A structured set of objections, weighed in public.

Desk editor's note, referee report, simulated authors' rebuttal, and a circularity audit. Tearing a paper down is the easy half of reading it; the pith above is the substance, this is the friction.

Referee Report

2 major / 2 minor

Summary. The paper proposes an identifiable latent bandit framework that applies nonlinear independent component analysis (ICA) to observational records of decisions and outcomes. It claims that this yields provably identifiable latent representations sufficient to infer optimal actions in new bandit instances, thereby enabling shorter exploration than classical bandits. The approach is evaluated in simulated and semi-synthetic environments, with gains reported when the identification conditions hold.
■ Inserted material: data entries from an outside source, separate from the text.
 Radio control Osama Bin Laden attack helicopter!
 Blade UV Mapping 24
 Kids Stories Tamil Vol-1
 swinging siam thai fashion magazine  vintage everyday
Significance. If the identification result is shown to hold for the bandit data-generating process, the work would provide a principled way to transfer knowledge from historical data to new personalized decision problems, potentially lowering sample complexity in domains such as medicine. The explicit linkage of nonlinear ICA identifiability to bandit optimality is a substantive contribution when the requisite conditions are verified.

major comments (2)
  1. [Abstract / identification section] Abstract and identification theorem (presumably Section 3): the claim that nonlinear ICA 'provably identifies representations from observational data' sufficient for optimal actions requires an explicit derivation showing that the bandit data-generating process under an unknown behavior policy supplies the independent latent variation, invertible mixing, and auxiliary contrast needed for consistent recovery. Standard nonlinear ICA results do not automatically apply when the behavior policy may correlate actions with rewards or restrict support; without this derivation the sufficiency claim does not follow.
  2. [Experiments] Experimental evaluation: the reported gains are conditioned on 'identifying conditions are satisfied,' yet no ablation or diagnostic is described that checks whether the learned latents satisfy the independence and variation assumptions on the actual observational data. This leaves open whether the empirical improvements are due to the claimed identification or to other factors.
minor comments (2)
  1. [Preliminaries / method] Clarify the precise statement of the nonlinear ICA assumptions (e.g., which auxiliary variation source is used) and how they map onto the bandit observation model.
  2. [Experiments] Add error bars or confidence intervals to all reported performance curves and tables.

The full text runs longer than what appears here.